I also believe that any large alteration of nature (such as wiping out a species on purpose) should be considered carefully. Mosquitoes are part of our eco-system and while I hate mosquito bites, I also hate ants, most spiders, house flies and the neighbor who leaves dog poop bags next to my trash can. I plan to just walk through these issues. I’m very brave that way.
Mosquitoes are a favorite meal for bats. Bats don’t become vampires sadly, but they do spread plant seeds (through poop!), and in Virginia, they are eaten by owls, hawks, raccoons, skunks and other animals prey on bats.
I love science and its push to find new and better ways to help people. But I feel like this concept, particularly in Florida, speaks to our belief that we shouldn’t experience discomfort, and species, that aren’t cute, aren’t important.

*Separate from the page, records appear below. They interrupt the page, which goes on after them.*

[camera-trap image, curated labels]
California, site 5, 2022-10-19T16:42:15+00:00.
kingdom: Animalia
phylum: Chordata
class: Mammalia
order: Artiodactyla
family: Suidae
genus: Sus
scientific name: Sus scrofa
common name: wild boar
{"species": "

I worry about are ability to understand the big picture and to appreciate the intricacies of nature. We don’t really understand the relationship between bats and plants but many scientists believe it is valuable. I don’t think that we understand the ramifications of species loss.
If they were considering this in a place where mosquitoes were transmitting diseases that killed or maimed a large amount of people? I might consider it. I don’t know how many people would be considered “enough” to destroy a species. I found no reported cases of death in Florida due to mosquitoes. But alligators killed 17 people between 2000-2007 in Florida. How are the Florida authorities rationalizing this?
I would like to see Florida increase funding for local scientists to better understand what caused dengue fever, an annoying virus, to shift into dengue hemorrhagic fever or to support vaccine development.
Or if Oxitec would make genetically-altered mosquitoes who could do dishes and mow my lawn, I might change my mind.